**What the task asks:**
Copy out the entries exactly, and wherever a picture appears, leave it out.

══════════════════════════════

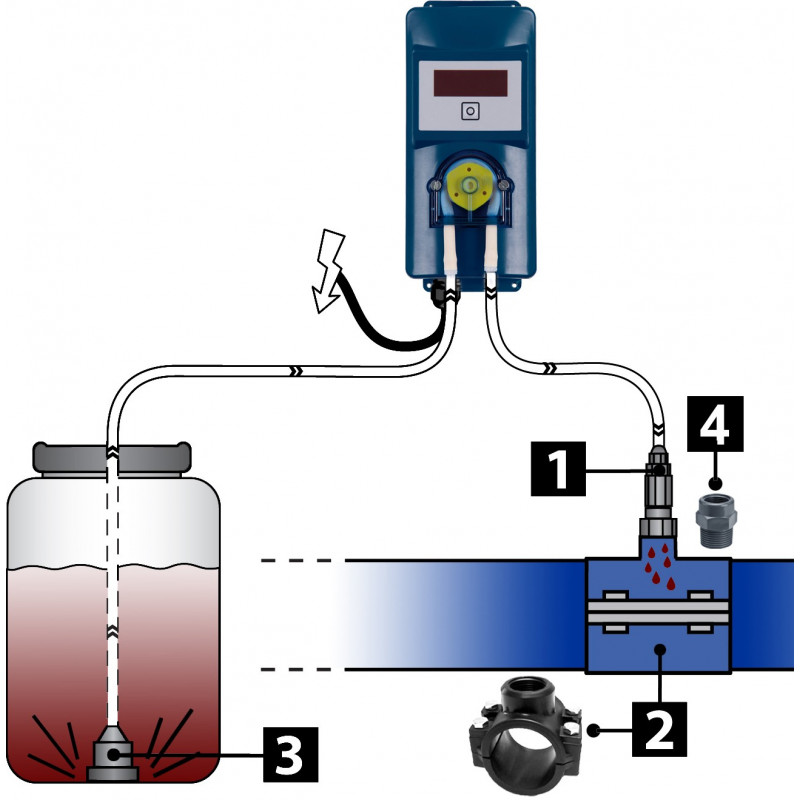 4
1
2
3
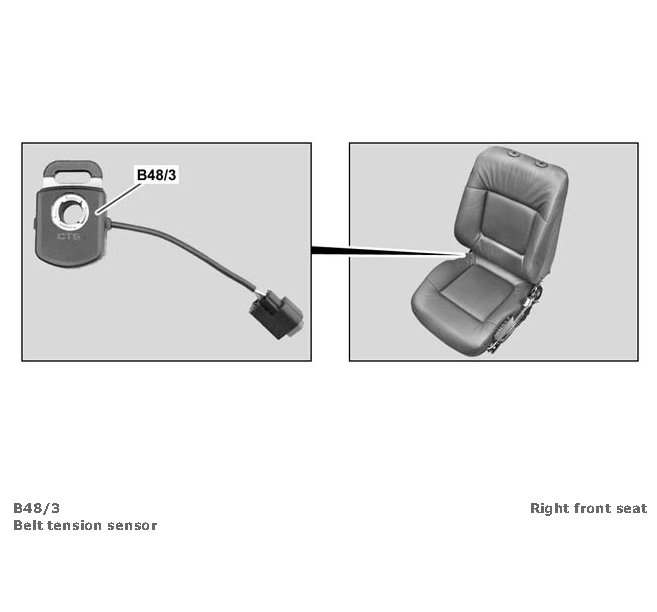 B48/3

CTS

B48/3
Belt tension sensor

Right front seat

══════════════════════════════

**Exercise result:**
 4
1
2
3
 B48/3

CTS

B48/3
Belt tension sensor

Right front seat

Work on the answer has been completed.